Technopôle fondée en 1969, Sophia Antipolis est un lieu sans historicité – ni vestiges d’un quelconque passé, ni possibilités d’un autre futur même abstrait. Assujettis à un présent dont la pesanteur est palpable, les personnages errent dans un espace sans mythologie ou imaginaire. Perdu dans cet temporalité sans rêve, l’un d’eux (Bruck) ne parvient pas à inventer une histoire pour endormir la petite fille de son collègue. Il ne se rappelle alors que de celles des Trois Petits Cochons que l’enfant connaît par cœur. Le choix de ce conte n’est pas anodin, tant il renvoie à cette nécessité d’un monde protégé, la maison, de toutes turbulences extérieures, le loup. Chacun construit ses propres remparts, bien souvent illusoires, pour s’accorder à la recherche généralisée de stabilité, nouvel eldorado laissé par la recherche, dénaturée et dénaturante, de perfection du siècle précédent. Emprisonnés dans un présent comme seul repère, les habitants de Sophia Antipolis cherchent à effacer les traces de changement : qu’il s’agisse de nier la fuite de sa fille, de remettre à neuf le lieu d’un crime ou d’être dégouté(e) puis interloqué(e) par le fait qu’un homme brûlé à 92 % puisse continuer à vivre comme avant.
Sophia Antipolis pourchasse les stigmates d’une apocalypse sociétale. Sans recourir à la fiction, il filme simplement les titres des différents articles de la presse qui témoignent de cette montée d’une peur pathologique et collective. Virgil Vernier interprète la perte de sens et le sentiment de vide qui gangrènent les sociétés contemporaines. Énonçant les caractéristiques d’un obscurantisme postmoderne, le cinéaste expose dans ce décor de « toc » deux tendances alarmantes. D’un côté, le choix d’un mysticisme de pacotille – reposant sur un numéro d’hypnose – créant un nouveau lieu social entre des personnes isolées, une mère dont la fille a fui, et désemparées, une femme vietnamienne errant depuis la mort de son mari français « qui avait le double de [son] âge ». De l’autre, l’exacerbation d’une violence hypothétique, peut-être même fantasmée, à l’instar de ces fausses scènes d’agression durant un cours de krav-maga. Un goût pour la violence qui s’affirme à travers les agissements de cette milice improvisée, symbole d’un retour de la loi du plus fort (ou du plus intégré socialement), dont l’un des membres porte un gilet pare-balles dont l’utilité semble spéculative.

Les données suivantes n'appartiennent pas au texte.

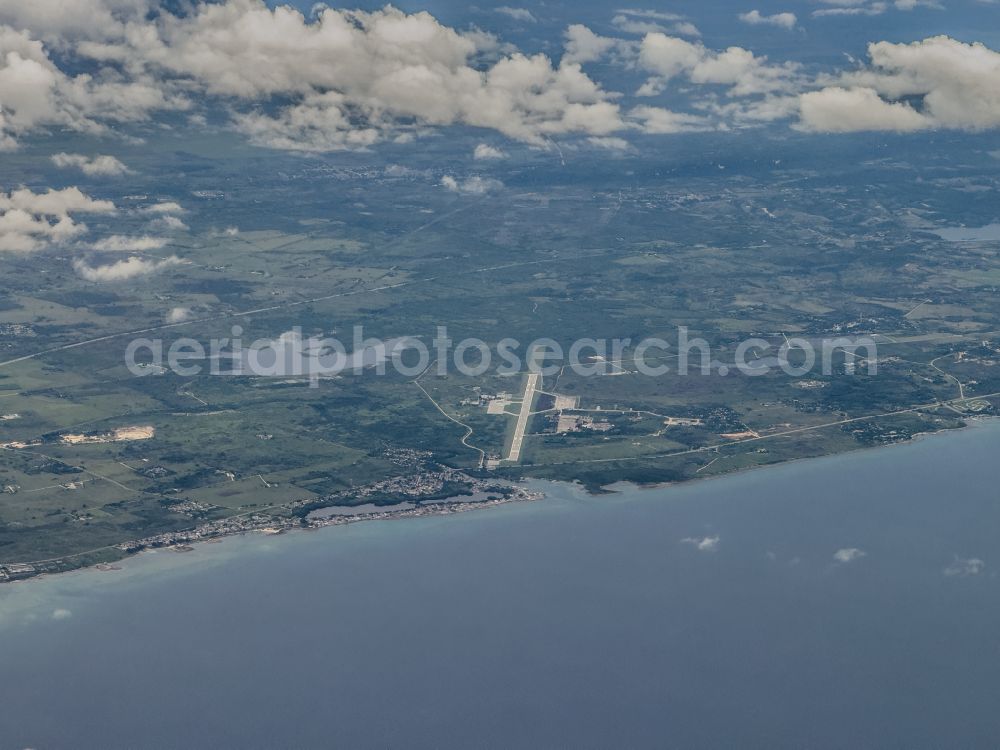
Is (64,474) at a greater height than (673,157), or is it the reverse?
(673,157)

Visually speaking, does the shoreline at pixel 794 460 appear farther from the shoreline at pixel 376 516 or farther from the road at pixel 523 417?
the road at pixel 523 417

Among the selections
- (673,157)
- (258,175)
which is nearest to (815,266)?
(673,157)

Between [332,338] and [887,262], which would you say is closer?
[332,338]

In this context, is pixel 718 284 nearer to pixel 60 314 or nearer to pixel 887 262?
pixel 887 262
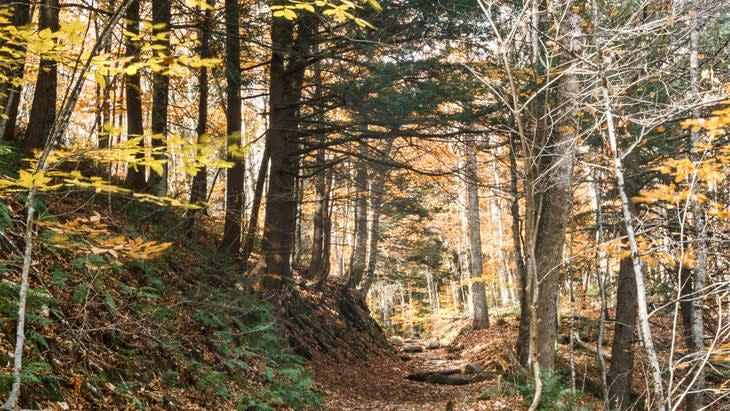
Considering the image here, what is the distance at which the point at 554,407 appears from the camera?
24.6 feet

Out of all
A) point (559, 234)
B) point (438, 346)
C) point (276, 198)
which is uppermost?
point (276, 198)

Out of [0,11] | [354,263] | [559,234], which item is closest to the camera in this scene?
[0,11]

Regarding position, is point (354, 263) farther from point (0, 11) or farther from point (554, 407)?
point (0, 11)

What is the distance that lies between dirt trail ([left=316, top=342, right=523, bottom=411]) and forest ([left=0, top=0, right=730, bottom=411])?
90 mm

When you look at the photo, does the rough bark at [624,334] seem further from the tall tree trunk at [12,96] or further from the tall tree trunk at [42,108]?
the tall tree trunk at [12,96]

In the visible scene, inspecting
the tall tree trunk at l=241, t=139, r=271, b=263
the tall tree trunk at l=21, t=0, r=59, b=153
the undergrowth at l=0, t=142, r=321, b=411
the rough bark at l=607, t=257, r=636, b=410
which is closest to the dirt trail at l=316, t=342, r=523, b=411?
the undergrowth at l=0, t=142, r=321, b=411

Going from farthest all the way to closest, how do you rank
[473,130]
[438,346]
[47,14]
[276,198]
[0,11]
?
[438,346] → [276,198] → [473,130] → [47,14] → [0,11]

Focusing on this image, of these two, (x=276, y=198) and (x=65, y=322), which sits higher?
(x=276, y=198)

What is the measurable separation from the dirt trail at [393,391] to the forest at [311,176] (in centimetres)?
9

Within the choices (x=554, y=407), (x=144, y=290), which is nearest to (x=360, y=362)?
(x=554, y=407)

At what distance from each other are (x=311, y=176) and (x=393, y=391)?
5.40 m

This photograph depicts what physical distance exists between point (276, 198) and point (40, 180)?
7670 millimetres

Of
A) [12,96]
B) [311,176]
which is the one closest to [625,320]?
[311,176]

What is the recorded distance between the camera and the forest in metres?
4.46
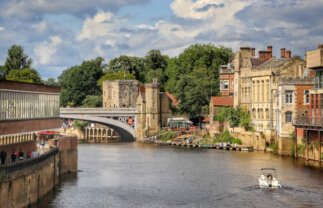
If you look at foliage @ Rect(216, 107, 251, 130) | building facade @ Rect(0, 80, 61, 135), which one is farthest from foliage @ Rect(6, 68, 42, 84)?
building facade @ Rect(0, 80, 61, 135)

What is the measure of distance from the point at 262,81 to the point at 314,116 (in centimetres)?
2201

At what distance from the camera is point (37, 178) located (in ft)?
167

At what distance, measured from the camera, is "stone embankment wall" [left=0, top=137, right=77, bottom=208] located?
42500mm

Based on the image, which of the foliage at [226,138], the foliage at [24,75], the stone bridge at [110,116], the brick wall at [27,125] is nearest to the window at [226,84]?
the stone bridge at [110,116]

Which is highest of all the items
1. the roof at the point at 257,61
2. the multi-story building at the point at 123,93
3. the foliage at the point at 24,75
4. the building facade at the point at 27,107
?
the roof at the point at 257,61

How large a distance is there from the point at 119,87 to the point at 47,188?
77714 mm

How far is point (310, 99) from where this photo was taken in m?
78.1

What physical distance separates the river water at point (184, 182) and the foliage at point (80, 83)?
6602 cm

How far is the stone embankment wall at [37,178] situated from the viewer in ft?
139

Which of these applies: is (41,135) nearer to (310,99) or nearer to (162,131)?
(310,99)

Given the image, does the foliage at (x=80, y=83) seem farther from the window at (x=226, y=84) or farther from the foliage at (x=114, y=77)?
the window at (x=226, y=84)

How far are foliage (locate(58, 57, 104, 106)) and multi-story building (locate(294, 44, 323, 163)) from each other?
3305 inches

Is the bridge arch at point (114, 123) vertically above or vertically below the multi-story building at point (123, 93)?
below

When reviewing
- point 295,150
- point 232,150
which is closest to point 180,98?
point 232,150
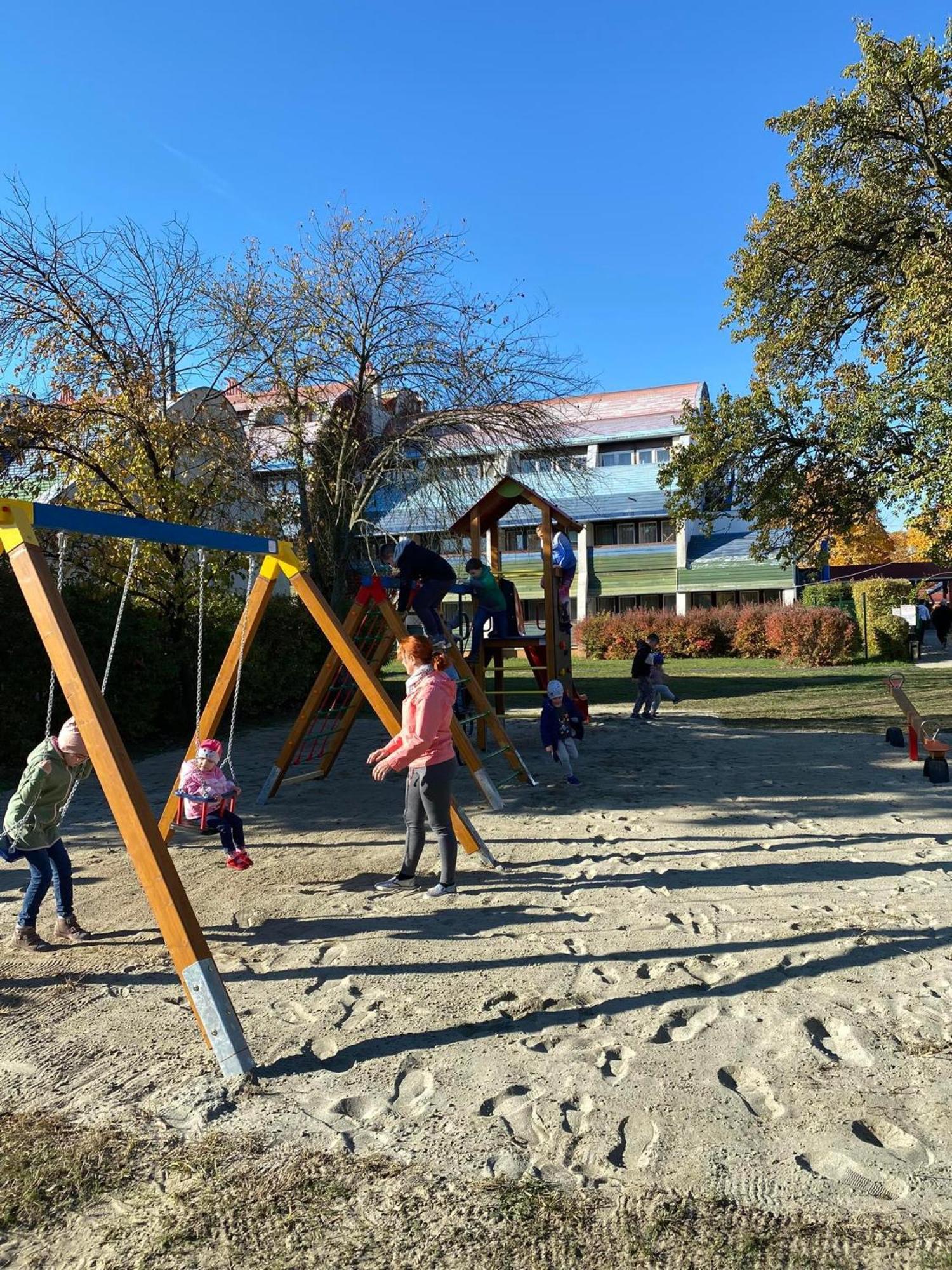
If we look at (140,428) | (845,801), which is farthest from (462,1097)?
(140,428)

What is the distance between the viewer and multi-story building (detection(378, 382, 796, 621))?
32.9 metres

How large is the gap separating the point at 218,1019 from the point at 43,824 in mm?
1880

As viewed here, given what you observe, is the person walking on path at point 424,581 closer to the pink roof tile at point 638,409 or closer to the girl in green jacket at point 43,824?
the girl in green jacket at point 43,824

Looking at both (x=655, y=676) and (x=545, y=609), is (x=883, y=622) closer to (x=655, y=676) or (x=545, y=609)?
(x=655, y=676)

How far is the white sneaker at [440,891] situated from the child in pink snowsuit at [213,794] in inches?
51.7

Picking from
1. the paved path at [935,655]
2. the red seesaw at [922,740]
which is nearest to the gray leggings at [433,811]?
the red seesaw at [922,740]

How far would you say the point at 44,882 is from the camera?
175 inches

Néanmoins, Virgil Vernier traque un reliquat d’utopie dans cette réalité morose, voire sinistre. Il s’enquiert des miettes d’un paradis onirique là où l’individu, et par extension le spectateur, s’y attend le moins : dans une zone industrielle où des paons sauvages laissent derrière eux des plumes ; dans le fond d’un bus où un petit garçon propose des tours de magie ; dans une expérimentation cosmique qui se dissout dans la pellicule. En refusant tout schématisme ou misérabilisme, le cinéaste convoque les chimères du présent et renoue avec l’idéal pasolinien d’une œuvre d’intervention politique qui l’est, justement, parce qu’elle est son propre manifeste poétique.